The message thus is simple – expect more of the same.  The El Niño phase is associated with higher than average temperatures, and drought conditions are expected to prevail over much of the continent.  By all accounts the coming fire season will be back to business as usual and landowners will do well to follow the fine example set by institutions such as the FynbosFire Project and various nature conservancies to prepare for the fire season in advance.  It is advised to join up with the local Fire Protection Association and to ensure that your property, if exposed to veldfire conditions, is safe.

Winter is normally the time to start planning for the fire season.  This is when managers and staff undergo training and conduct audits on their equipment to ensure that they are prepared for the inevitable.  The fact is, there is nothing we can do to change the weather this coming fire season.  What we can do however is prepare for the veld fires that are associated with the Cape summer.

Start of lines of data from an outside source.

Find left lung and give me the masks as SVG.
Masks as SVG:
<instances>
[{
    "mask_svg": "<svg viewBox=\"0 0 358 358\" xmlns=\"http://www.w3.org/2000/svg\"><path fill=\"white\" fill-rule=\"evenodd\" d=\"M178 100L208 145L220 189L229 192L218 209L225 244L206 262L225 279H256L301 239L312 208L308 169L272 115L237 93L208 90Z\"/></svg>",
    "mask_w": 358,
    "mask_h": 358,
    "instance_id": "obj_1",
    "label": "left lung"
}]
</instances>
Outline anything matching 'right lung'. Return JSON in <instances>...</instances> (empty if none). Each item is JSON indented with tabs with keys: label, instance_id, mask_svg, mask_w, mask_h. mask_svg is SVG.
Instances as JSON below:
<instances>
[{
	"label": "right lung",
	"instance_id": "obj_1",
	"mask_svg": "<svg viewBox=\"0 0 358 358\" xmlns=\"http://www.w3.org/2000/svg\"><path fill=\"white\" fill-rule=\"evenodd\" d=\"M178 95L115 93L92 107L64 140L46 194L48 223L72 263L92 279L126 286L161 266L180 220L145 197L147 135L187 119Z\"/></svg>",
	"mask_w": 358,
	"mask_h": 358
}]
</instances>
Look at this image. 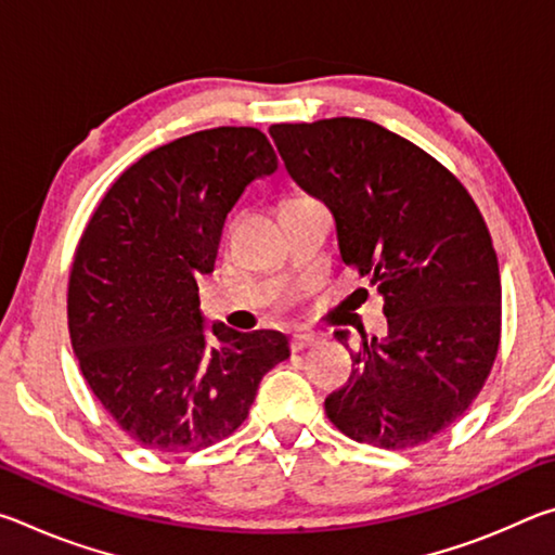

Like Mark Twain is alleged to have said some time ago, “Climate is what we expect, weather is what we get’.

Zane Erasmus trained as a forester and later as a nature conservator at the Saasveld College of Forestry. He has spent 43 years working in predominantly Mountain Catchment Areas, initially for the Department of Forestry, and in more recent years for CapeNature. He is currently semi-retired and lectures part time on Fire Management subjects at the Nelson Mandela University.